### TEXT SEGMENT
········

Magistrate Judge Chelsey M. Vascura
v.
ALLAN HARRIS, et al.,
Defendants.
ORDER AND REPORT AND RECOMMENDATION
Plaintiff, Rico Isaih Hairston, an inmate at the Franklin County Jail who is proceeding
without the assistance of counsel, brings this action against three officers of the Ohio Adult
Parole Authority, an Ohio Parole Board Hearing Officer, and the Warden of the Ross
Correctional Institution. Plaintiff suggests that he is asserting a number of claims based on
various provisions of the United States Constitution. Having examined Plaintiff’s allegations
carefully, however, the Court has identified only three possible claims: (1) a claim that
Defendant was sentenced in 2016 to a period of time that was 90 days longer than it should have
been (the “Excessive Sentence Claim”); (2) a claim that Defendant Allan Harris, at the direction
of Defendant Steven West, coerced Plaintiff into signing a “conditions of supervision” form
under threat of losing his freedom and that the result was that Plaintiff was placed on supervision
when he should not have been (the “Coerced Supervision Claim”); and (3) a claim that
Defendant West improperly coached Defendant Harris and Defendant Sarah Haines at a January
2017 parole revocation hearing at which Defendant Miguel Santiago presided and permitted the
coaching (the “Improper Coaching Claim”).

········

[Entries drawn from a collection]
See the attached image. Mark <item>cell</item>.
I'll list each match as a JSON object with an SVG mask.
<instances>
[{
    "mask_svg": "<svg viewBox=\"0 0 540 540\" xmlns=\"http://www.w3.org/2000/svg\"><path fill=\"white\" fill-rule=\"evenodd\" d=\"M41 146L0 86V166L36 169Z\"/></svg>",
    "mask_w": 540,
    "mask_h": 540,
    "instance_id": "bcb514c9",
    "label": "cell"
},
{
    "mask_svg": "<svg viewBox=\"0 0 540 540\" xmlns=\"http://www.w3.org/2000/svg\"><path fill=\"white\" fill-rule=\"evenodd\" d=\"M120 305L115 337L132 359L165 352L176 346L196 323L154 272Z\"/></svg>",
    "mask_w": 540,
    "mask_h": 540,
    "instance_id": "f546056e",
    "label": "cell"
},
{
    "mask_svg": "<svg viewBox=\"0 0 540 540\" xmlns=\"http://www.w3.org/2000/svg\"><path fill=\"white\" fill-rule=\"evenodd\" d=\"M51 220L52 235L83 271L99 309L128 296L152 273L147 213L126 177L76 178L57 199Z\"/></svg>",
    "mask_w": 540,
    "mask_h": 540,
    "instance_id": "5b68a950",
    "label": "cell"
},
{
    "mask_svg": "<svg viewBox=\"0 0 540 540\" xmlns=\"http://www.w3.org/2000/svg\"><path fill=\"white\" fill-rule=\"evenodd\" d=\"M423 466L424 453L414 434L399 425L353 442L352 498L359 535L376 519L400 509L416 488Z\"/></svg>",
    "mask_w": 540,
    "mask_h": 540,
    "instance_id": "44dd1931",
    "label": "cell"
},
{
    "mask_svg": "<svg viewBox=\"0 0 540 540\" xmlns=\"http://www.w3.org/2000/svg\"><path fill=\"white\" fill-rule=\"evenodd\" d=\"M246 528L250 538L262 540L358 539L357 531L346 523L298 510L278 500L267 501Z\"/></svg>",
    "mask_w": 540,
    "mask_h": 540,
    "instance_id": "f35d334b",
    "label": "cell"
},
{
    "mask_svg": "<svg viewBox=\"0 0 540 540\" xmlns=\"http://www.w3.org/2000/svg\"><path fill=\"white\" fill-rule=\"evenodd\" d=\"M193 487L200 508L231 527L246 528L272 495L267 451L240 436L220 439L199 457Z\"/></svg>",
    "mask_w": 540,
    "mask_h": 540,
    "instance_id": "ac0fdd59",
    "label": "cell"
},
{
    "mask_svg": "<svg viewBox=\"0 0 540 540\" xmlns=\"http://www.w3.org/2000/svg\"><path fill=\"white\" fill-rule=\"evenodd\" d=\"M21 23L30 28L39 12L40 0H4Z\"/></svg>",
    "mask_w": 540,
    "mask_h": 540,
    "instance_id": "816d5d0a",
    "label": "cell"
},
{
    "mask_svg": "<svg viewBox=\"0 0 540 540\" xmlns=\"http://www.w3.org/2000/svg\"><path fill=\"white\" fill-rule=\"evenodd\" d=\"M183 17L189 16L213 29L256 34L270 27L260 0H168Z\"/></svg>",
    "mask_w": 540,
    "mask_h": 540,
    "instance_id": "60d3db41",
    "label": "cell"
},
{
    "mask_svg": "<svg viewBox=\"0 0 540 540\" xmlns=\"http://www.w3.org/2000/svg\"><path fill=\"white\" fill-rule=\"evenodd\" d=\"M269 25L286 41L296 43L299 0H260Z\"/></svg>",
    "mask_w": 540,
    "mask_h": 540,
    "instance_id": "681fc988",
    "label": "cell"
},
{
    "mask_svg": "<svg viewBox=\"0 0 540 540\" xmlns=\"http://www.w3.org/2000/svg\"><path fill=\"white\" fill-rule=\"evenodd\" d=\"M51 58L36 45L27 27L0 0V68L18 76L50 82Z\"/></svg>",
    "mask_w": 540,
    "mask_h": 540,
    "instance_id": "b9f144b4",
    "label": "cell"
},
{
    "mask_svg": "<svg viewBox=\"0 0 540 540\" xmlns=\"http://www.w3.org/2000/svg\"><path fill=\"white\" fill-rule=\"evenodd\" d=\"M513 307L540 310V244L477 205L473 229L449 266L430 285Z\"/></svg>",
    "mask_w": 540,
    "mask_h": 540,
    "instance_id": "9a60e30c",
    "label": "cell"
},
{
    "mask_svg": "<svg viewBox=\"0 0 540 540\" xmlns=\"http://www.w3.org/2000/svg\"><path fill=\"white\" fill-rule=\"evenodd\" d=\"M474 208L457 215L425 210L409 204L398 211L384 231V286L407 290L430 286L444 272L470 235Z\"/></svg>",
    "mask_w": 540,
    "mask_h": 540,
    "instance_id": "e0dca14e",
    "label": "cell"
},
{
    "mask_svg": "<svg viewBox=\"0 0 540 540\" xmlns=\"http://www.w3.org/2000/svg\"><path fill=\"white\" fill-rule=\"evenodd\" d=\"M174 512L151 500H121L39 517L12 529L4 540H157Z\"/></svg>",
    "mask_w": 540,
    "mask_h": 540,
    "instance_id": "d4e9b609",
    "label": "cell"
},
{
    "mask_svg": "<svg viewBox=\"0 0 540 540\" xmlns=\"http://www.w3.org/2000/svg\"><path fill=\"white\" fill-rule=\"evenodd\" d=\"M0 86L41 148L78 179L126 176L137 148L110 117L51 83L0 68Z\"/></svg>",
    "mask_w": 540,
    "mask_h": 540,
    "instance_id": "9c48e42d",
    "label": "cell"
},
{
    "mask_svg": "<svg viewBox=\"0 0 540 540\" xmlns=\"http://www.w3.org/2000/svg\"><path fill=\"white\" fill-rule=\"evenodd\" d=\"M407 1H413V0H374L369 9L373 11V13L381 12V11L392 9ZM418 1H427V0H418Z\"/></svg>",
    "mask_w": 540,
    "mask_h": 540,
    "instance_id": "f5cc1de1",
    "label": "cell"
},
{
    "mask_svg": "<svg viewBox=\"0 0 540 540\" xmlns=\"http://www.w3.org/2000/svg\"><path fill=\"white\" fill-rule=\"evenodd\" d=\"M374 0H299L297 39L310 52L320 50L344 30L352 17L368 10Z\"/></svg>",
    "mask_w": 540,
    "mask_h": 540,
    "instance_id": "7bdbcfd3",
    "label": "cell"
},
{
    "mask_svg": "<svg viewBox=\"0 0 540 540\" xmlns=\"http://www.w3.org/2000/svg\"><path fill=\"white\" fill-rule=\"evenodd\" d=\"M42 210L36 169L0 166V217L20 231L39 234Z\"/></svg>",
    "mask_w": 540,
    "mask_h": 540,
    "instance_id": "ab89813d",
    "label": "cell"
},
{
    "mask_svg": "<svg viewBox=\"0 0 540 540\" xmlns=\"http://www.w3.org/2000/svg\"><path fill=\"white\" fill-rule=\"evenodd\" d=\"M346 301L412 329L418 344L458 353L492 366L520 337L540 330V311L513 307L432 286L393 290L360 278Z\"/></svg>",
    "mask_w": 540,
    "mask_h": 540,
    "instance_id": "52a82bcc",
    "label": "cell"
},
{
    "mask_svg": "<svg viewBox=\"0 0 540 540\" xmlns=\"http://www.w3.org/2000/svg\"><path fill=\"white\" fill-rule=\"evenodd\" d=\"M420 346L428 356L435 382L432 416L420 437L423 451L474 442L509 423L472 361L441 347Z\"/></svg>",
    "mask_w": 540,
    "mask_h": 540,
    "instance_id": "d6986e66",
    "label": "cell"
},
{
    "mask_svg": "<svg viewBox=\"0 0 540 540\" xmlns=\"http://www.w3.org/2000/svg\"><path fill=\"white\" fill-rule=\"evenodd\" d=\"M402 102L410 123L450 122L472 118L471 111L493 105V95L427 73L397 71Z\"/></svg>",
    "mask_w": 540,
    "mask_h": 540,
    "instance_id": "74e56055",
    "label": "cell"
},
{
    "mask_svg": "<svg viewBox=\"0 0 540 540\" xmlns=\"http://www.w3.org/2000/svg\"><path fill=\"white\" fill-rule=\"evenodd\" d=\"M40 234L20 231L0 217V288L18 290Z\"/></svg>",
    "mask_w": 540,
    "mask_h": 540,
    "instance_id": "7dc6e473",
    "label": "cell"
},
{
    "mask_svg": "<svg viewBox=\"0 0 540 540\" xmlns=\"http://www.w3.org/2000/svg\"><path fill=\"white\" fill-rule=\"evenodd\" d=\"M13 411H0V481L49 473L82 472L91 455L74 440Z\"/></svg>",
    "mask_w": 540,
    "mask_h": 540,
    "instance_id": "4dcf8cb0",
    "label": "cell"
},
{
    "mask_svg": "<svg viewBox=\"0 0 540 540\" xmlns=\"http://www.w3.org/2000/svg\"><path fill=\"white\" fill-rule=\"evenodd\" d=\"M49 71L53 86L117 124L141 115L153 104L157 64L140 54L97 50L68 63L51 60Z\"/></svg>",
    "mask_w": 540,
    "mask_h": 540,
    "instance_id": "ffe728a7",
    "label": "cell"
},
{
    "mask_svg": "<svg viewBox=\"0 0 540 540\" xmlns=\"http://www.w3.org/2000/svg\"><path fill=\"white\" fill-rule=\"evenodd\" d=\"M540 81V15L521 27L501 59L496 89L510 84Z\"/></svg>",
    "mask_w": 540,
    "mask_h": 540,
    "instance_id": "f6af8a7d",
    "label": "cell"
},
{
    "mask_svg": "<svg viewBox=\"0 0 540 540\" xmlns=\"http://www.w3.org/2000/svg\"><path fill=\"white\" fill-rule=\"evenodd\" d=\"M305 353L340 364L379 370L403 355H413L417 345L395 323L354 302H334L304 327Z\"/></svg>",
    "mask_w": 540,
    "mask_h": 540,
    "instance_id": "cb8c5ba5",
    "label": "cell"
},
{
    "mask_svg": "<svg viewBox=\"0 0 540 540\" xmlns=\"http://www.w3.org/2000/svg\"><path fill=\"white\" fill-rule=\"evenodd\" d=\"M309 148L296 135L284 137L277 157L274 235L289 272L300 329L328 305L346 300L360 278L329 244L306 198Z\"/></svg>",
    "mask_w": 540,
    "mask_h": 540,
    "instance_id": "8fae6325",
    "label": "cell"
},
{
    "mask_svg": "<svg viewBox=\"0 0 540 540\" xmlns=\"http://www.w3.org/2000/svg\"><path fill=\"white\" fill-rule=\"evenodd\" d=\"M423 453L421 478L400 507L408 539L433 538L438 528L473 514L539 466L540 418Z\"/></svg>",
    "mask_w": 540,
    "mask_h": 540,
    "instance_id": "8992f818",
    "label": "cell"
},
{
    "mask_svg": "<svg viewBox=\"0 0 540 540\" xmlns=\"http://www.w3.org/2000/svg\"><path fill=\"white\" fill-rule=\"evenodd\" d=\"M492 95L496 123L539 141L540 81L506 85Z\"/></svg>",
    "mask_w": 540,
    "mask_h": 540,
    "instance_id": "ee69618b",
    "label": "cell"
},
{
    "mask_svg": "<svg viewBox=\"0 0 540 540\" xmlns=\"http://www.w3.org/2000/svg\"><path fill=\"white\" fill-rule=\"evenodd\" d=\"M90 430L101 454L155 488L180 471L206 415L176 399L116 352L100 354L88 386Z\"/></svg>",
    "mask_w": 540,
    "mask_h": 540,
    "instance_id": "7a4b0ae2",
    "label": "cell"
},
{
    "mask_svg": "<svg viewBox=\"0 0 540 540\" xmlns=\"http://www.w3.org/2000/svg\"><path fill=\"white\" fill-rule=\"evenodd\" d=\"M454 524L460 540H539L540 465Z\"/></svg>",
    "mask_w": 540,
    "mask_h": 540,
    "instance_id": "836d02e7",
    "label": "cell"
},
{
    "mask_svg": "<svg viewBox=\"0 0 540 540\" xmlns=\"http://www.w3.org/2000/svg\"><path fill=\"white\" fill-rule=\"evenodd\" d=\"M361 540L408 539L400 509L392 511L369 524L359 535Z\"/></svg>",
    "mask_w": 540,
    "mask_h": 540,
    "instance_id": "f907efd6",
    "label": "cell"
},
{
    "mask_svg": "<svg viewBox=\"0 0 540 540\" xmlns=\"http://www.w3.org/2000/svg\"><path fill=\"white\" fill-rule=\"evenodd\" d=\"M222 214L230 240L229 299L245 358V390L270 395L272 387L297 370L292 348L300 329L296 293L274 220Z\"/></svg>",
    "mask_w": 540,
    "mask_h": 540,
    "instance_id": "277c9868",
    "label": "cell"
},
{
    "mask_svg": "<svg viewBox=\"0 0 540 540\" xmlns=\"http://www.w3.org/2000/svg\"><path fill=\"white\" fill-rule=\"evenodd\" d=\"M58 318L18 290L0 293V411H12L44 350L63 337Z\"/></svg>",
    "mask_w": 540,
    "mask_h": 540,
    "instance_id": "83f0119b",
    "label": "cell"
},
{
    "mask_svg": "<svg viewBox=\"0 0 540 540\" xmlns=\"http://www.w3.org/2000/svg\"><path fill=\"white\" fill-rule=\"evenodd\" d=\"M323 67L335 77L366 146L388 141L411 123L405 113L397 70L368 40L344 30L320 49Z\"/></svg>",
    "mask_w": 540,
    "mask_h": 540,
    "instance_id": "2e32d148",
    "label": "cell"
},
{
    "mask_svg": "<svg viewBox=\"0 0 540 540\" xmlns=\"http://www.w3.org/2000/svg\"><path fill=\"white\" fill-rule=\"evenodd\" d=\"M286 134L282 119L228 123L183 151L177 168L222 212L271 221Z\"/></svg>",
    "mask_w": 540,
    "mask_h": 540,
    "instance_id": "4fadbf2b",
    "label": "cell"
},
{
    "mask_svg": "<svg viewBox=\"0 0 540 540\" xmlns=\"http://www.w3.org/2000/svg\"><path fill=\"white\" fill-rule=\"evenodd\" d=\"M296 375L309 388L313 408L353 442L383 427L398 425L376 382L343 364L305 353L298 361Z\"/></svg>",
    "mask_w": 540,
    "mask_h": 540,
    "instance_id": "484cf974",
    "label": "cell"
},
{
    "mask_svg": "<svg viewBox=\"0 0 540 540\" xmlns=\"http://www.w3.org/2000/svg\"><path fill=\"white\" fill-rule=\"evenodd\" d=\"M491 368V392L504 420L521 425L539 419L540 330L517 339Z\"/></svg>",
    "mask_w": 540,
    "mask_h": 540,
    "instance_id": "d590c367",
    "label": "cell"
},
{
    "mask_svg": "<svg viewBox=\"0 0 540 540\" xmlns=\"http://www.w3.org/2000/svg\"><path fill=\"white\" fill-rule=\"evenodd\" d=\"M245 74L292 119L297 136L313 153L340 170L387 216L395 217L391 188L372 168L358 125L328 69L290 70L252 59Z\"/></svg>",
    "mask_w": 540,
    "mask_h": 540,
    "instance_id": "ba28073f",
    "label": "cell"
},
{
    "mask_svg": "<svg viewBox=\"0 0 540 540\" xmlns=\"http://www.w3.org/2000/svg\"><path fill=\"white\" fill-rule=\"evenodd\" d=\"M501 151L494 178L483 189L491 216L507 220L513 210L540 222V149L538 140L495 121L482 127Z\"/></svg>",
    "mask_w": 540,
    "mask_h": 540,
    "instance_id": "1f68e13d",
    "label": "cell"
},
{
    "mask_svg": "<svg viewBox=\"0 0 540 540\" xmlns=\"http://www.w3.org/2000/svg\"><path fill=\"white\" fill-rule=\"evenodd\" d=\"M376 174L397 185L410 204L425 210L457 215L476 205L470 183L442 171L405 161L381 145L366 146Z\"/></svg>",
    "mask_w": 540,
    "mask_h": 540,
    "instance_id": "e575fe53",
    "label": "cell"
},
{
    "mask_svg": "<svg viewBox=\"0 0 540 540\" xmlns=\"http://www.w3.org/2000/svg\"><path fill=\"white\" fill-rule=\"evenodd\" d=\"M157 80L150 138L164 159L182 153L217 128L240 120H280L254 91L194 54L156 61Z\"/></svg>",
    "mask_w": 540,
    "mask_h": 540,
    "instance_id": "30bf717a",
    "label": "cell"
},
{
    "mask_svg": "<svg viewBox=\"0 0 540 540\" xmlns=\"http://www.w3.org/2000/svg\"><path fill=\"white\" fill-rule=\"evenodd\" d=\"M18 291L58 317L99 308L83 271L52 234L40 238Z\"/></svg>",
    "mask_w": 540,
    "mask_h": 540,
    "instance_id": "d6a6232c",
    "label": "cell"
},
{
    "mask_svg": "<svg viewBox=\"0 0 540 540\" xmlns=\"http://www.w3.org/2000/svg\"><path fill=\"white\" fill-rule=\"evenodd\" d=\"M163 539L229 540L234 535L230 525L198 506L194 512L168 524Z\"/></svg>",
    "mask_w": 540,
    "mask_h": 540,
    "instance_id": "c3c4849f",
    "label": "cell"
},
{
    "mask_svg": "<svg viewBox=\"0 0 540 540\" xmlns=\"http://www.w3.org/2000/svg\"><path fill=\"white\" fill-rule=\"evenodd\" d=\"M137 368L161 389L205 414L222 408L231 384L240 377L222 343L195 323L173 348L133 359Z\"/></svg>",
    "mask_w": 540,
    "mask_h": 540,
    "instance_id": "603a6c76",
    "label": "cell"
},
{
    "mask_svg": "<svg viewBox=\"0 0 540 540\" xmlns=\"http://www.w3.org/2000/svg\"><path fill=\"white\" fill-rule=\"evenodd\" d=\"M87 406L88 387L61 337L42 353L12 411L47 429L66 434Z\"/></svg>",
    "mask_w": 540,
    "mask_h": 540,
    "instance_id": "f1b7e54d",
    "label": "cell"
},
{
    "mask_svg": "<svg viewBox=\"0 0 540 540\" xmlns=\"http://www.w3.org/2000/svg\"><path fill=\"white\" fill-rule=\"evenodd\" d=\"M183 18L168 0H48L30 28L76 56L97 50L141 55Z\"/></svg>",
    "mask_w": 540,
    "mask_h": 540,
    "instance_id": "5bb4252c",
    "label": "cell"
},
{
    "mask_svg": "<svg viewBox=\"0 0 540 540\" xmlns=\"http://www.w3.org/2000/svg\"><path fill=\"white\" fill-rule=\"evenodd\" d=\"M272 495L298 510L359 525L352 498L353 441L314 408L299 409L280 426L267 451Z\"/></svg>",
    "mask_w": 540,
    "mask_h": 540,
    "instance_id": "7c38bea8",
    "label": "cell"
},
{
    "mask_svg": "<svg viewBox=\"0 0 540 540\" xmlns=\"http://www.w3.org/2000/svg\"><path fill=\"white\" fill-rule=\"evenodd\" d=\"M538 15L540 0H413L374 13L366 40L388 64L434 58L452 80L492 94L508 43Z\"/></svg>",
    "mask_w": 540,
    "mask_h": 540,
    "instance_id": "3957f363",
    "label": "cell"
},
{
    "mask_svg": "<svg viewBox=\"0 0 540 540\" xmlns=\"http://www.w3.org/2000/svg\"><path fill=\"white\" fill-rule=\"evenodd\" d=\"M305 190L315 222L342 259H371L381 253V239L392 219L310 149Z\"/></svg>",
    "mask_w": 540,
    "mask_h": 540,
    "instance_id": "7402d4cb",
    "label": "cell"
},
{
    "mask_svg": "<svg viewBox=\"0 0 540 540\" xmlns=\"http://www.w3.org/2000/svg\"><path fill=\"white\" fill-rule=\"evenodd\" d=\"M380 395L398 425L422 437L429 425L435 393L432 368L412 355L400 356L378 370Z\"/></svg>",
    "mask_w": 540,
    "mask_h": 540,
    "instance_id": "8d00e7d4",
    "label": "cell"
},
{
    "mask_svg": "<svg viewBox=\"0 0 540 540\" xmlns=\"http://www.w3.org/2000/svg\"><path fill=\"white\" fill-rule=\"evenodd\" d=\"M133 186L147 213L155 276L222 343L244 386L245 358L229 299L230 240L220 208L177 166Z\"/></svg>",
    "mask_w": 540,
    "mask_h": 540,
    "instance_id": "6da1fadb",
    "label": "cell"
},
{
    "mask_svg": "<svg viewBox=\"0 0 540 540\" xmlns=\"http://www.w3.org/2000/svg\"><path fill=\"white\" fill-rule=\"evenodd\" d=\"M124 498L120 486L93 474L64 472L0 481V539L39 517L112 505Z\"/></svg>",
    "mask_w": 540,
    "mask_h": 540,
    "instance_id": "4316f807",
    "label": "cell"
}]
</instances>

········

### GIVEN REQUEST
Translate this sentence from the court order into Spanish: "Plaintiff suggests that he is asserting a number of claims based on various provisions of the United States Constitution."

### SOLUTION TO THIS TASK
El demandante sugiere que está haciendo valer varias reclamaciones basadas en diversas disposiciones de la Constitución de los Estados Unidos.